I have several questions about analyzing miRNA sequencing data using limma voom. Most of these questions relate to the fact that the composition/distribution of miRNA sequencing data is very different from mRNA sequencing data.

1) In comparison to mRNA sequencing where thousands of transcripts are often similarly expressed across many tissue types, approximately only 100-150 miRNAs make up over 95% of the miRNAs expressed in a given cell type. Furthermore, just a few of these miRNAs can account for up to 50% of the miRNAs expressed. Can limma voom still be used for differential expression of miRNAs between two different cell types when the composition of miRNAs changes drastically? How about if I am interested in how a particular treatment affects the expression of the most highly expressed miRNAs?

2) Following up on question 1, does limma voom calculate the mean variance trend for a miRNA across all samples or just across replicates? If I have many different treatments or cell types that drastically change the expression of highly expressed/dominant miRNAs does that change the variance calculation for these miRNAs and affect the differential expression call between treatments/cell types?

3) The manual says that low counts should be filtered out prior to voom. As discussed above, if 100-150 miRNAs make 95% of the total expression should I just filter everything else out? If there are a number of cases where a miRNA is highly expressed in one cell type but very lowly expressed in another, does that effect things?

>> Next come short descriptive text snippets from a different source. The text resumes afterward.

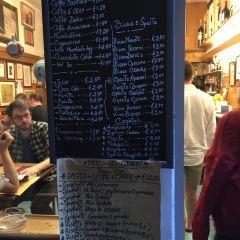 Bar Puppa User Photo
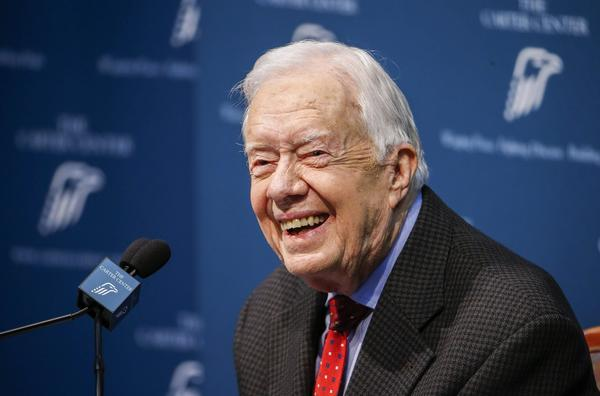 Former President Jimmy Carter discusses his cancer diagnosis at the Carter Center in Atlanta, on Thursday. Carter, 90, said the cancer has spread to his brain, and he will undergo radiation treatment at Emory University Hospital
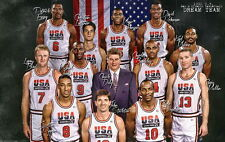 "The Olympic - 1992 USA Dream Team Micheal jordan Magic Johnson 22""x14"" Poster"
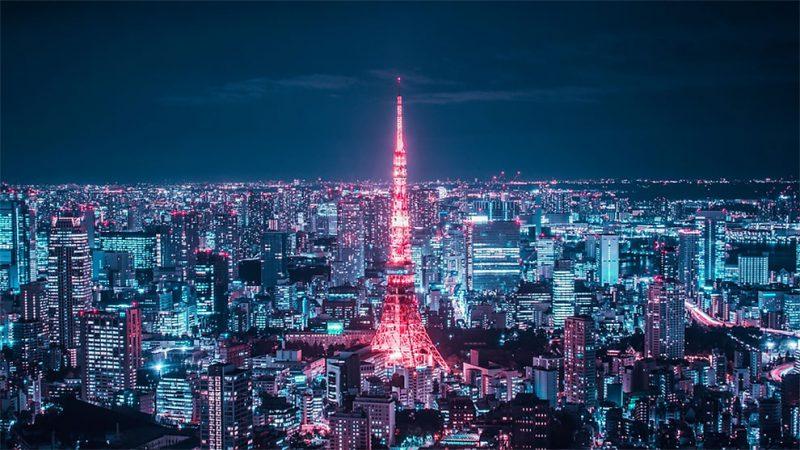 Город огней: потрясающие снимки ночного Токио свысоты небоскребов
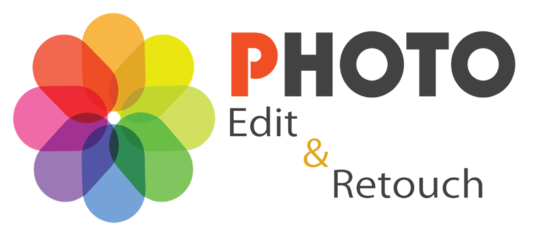 Edit png logo. Photoshop in hrs for
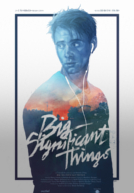 BigSignificantThings-poster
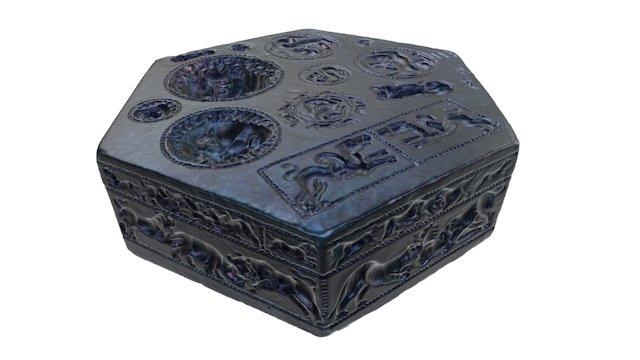 Matrix with hollow designs 3D Model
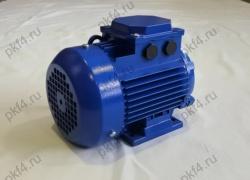 Электродвигатель АДМ 71 A4 (0,55 кВт, 1500 об/мин)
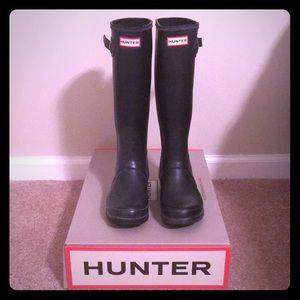 Women's Hunter Tall Boots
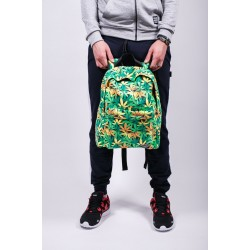 Рюкзак с коноплёй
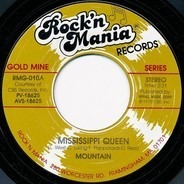 Mountain / Andy Pratt - Mississippi Queen / Avenging Annie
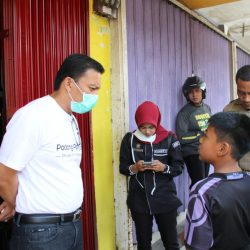 Ketua Satgas PPVC Padang Panjang Minta Orang Tua Awasi Anak di Rumah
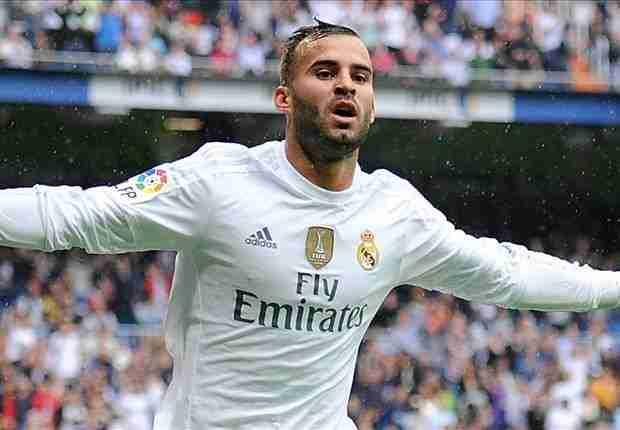 Jesé Rodríguez celebrando gol con el Real Madrid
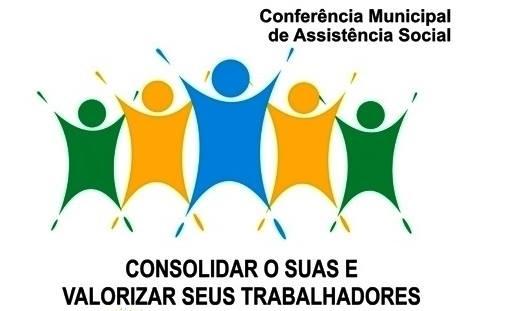 Conferência da Assistência Social é realizada nesta segunda em Petrolândia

Is there a more rigorous way to decide what is too lowly expressed and should be filtered out?

4) Voom applies a pseudocount of 0.5 directly to the counts. I realize that this is a small count, but if library sizes differ a lot, this pseudocount will have a different influence on each library. Can the pseudocount be applied after CPM? I don't believe that I can pass CPM+pseudocount directly to limma bypassing voom since voom models the mean variance trend?

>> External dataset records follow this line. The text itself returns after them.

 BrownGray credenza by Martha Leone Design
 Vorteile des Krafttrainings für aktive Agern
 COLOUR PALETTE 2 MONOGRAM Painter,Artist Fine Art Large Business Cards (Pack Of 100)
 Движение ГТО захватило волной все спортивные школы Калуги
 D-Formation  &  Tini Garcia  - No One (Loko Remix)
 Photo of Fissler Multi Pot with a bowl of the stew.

5) I have seen that TMM normalization is often recommended for limma voom rather than normalizing to CPM. I may be misunderstanding TMM normalization, but it essentially looking between samples and seeing what changes. It filters out the most extreme differences on either end and you are left with genes/miRNAs that aren't really changing and normalizes library size to them to account for changes where a few transcripts may change a lot and affect the distribution of the entire library when doing CPM. However for miRNA libraries whose distribution can change a lot between samples, it seems like it might not be a good idea to do TMM normalization?

Thanks

Jake, I think you may be perceiving more problems than there actually are. Maybe your data is different, but we have found voom to work well for miRNA data using much the same analysis pipeline as we would use for mRNA-seq. The read count composition of miRNA data is not so different to that of regular RNA-seq. A relatively small proportion of the genes account for most of the reads in regular RNA-seq also. The main difference is that there are relatively few miRs (just a few hundred) and the counts for individual miRs can therefore be quite large.

Have you actually tried it and found a problem, or are you just worrying about things in advance?

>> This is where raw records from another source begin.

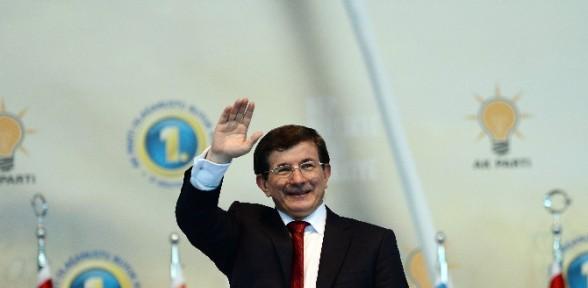 Davutoğlu'dan Teşekkür Konuşması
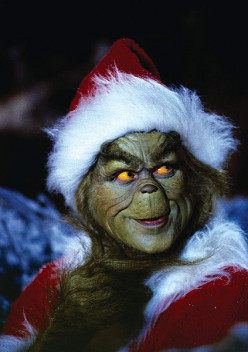 """The Grinch when listening to music """"It's joyful and triumphant"""" - brilliant!"""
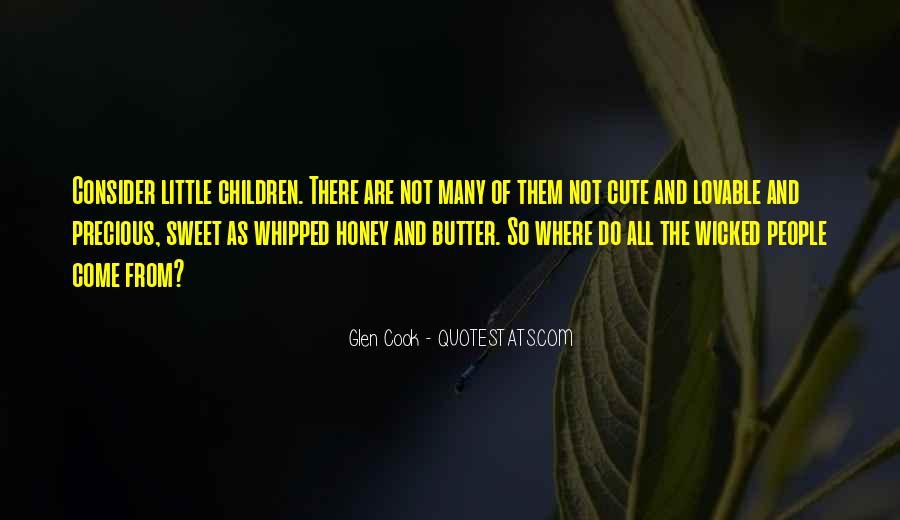 Popedom Quotes #1501924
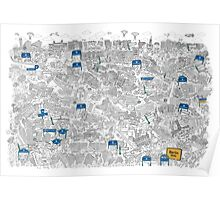 Illustrated map of Berlin-Mitte. Black & White Poster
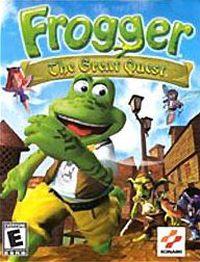 Okładka Frogger: The Great Quest (PC)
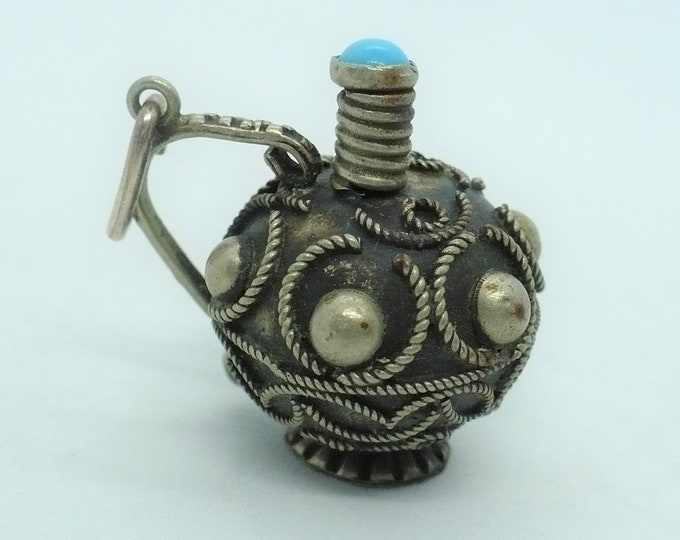 Decanter Charm Bali Silver Indonesian Souvenir Vintage Jewelry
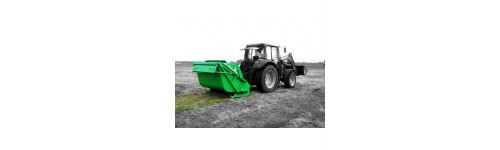 Flail mowers collectors for heavy duty application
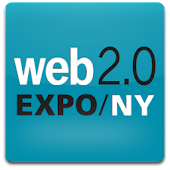 Web 2.0 Expo New York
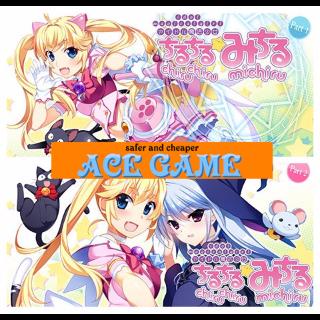 Idol Magical Girl Chiru Chiru Michiru Part 1+2|Steam Key/Global/Instant Delivery
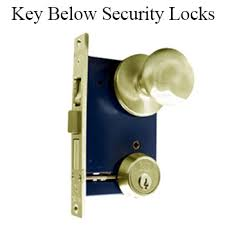 security door parts door parts marks hardware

Here are brief responses to your questions:

1) It is not a problem that some miRNAs have large counts, nor is it that some miRNAs have larger counts than others.

2) Obviously voom computes variances over replicates. That's why you have to give it a design matrix.

3) The idea is to keep all miRNAs that have reasonable counts (say around 10 or so) in a reasonable number of samples. This does not require that you filter out everything except the top few. 

4) No you can't hack voom by offsetting cpm, nor is there a need to do so. Just leave it as it is. The original voom paper showed that voom worked the best of all methods when some libraries had 10 times as many reads as others. Yes, the offset of 0.5 is relatively larger for small libraries than large, but that is by design -- the smaller libraries need relatively larger moderation because they contain relatively less information.

5) Again, I don't see the problem. You will only have a problem if all or most miRNAs are DE in the same direction.